#### [DATA RECORDS]
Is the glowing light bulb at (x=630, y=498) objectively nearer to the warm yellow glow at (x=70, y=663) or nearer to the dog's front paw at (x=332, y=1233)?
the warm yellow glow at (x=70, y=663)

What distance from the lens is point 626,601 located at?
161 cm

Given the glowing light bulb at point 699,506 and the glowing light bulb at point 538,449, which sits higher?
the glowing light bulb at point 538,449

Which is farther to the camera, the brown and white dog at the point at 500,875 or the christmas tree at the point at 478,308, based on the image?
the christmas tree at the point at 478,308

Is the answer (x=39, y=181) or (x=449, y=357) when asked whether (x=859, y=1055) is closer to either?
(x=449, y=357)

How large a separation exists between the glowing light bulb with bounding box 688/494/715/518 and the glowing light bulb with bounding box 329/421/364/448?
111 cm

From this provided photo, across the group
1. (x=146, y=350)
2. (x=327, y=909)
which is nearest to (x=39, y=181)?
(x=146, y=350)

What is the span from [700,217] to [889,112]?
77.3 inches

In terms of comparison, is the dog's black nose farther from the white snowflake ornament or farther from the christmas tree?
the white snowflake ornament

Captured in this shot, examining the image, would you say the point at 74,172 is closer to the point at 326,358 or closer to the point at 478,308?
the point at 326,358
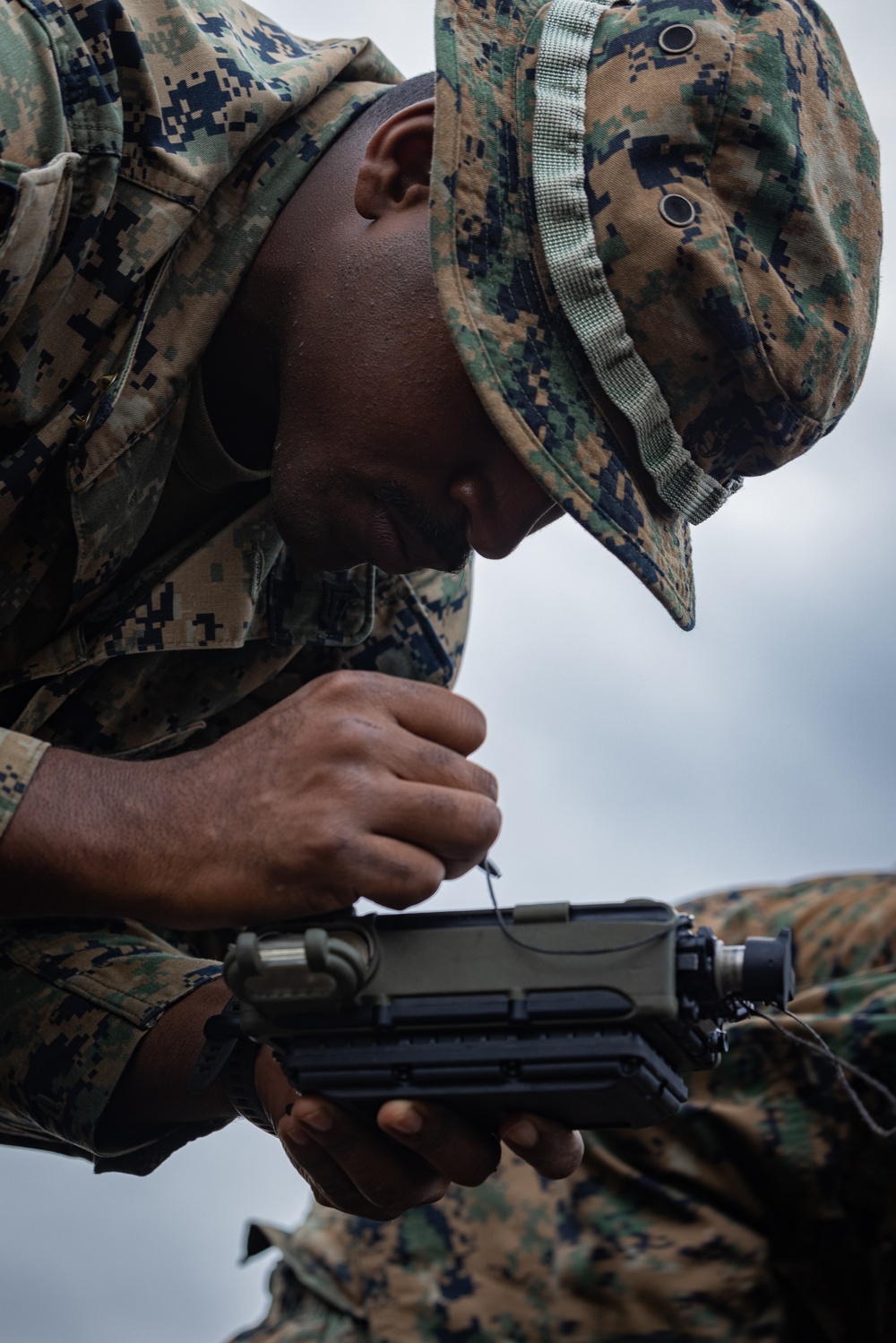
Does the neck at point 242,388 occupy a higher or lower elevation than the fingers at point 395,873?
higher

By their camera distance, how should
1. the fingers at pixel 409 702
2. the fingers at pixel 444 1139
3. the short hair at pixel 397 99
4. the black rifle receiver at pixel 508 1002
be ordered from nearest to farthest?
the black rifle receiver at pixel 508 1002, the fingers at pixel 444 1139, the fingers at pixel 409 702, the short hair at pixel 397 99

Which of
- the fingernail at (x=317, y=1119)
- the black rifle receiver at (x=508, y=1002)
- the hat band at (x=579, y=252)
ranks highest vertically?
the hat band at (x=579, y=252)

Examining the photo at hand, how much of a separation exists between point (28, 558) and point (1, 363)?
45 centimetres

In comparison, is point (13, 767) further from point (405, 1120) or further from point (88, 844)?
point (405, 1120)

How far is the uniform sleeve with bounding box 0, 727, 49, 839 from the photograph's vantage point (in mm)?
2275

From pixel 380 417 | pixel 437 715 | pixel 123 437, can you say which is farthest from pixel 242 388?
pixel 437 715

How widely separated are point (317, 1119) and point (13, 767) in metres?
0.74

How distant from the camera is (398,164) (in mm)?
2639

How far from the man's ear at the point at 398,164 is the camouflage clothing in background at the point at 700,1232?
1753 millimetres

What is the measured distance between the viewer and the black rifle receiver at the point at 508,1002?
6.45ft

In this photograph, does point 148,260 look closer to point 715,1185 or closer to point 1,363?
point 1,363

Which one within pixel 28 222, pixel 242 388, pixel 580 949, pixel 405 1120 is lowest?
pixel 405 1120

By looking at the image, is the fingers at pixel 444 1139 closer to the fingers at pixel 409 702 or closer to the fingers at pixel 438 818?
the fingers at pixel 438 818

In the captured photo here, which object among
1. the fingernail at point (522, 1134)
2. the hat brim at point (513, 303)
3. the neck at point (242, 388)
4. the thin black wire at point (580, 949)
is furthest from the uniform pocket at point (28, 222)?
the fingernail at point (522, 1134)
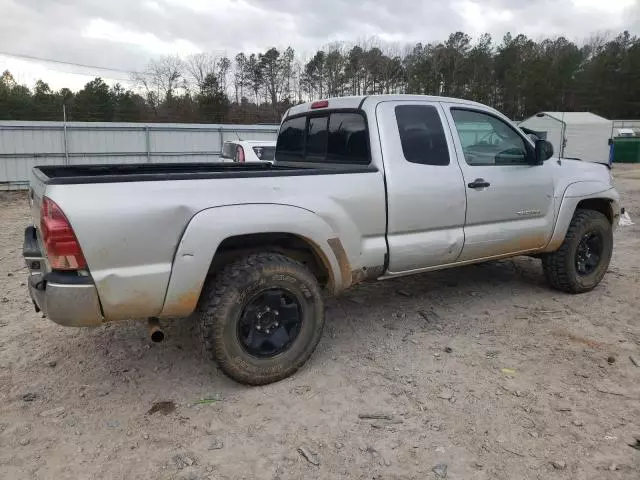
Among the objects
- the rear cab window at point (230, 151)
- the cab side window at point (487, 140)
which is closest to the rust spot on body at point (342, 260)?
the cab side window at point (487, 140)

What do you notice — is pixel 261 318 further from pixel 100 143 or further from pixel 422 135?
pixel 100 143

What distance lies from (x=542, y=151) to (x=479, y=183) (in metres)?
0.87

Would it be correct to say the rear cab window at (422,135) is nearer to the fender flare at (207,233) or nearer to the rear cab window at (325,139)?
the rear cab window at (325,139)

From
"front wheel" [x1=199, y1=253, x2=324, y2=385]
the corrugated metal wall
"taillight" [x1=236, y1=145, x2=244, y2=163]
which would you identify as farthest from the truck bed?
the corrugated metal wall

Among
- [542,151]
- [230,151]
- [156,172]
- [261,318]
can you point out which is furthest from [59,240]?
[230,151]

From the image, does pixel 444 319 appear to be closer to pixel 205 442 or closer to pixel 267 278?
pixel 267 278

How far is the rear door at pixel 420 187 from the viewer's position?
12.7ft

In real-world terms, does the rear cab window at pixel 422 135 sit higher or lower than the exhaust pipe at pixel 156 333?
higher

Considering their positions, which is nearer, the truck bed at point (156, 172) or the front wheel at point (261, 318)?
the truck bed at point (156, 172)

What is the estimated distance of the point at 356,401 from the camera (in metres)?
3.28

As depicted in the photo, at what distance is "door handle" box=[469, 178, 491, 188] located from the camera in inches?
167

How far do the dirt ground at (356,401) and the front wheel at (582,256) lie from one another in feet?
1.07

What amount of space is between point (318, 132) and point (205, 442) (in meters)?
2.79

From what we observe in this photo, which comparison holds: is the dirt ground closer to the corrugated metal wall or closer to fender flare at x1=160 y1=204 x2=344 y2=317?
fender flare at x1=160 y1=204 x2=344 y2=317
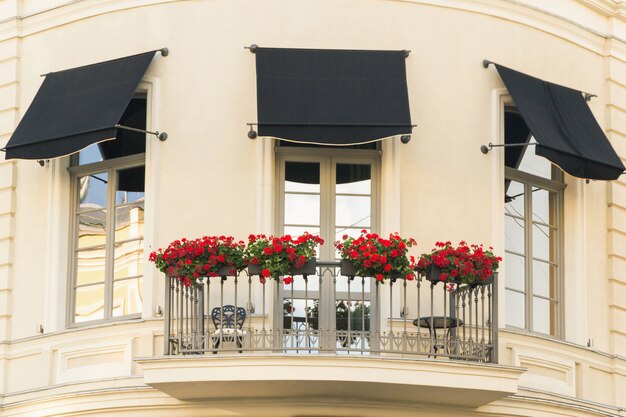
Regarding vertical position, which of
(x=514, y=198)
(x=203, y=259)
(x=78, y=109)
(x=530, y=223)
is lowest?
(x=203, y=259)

...

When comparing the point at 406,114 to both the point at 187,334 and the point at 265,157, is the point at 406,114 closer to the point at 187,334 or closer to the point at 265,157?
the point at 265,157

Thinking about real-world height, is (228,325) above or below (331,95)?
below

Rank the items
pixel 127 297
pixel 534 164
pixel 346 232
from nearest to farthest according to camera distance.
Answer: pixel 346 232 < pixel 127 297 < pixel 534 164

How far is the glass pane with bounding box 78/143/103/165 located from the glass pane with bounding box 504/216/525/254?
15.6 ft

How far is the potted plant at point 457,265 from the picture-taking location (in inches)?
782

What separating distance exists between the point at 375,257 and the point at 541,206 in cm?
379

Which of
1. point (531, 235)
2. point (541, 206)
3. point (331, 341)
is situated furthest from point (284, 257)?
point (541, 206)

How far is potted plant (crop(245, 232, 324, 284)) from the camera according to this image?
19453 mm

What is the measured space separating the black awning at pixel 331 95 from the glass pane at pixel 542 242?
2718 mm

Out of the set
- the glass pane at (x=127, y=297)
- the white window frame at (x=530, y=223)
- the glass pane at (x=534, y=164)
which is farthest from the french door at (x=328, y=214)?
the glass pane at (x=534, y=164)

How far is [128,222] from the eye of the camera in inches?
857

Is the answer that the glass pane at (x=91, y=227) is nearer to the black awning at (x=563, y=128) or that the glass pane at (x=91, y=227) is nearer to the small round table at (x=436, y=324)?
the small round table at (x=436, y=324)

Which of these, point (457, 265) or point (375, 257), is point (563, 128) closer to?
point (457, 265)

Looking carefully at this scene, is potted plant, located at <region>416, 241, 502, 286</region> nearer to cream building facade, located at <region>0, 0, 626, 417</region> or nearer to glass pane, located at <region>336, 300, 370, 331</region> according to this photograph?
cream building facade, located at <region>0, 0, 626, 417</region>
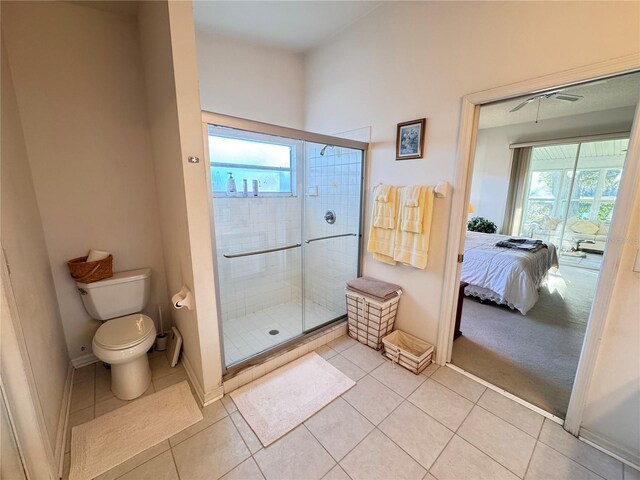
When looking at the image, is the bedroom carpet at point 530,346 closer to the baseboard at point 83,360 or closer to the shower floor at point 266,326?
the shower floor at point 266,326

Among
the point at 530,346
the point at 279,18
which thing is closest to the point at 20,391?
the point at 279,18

#### [DIRECTIONS FOR THIS TASK]
Filter the records above, keeping only the lines that contain the word "their".

#### [FINAL RESULT]
By their camera distance, how should
Considering their positions, which is nearer, the truck bed at point (156, 172) or the front wheel at point (261, 318)?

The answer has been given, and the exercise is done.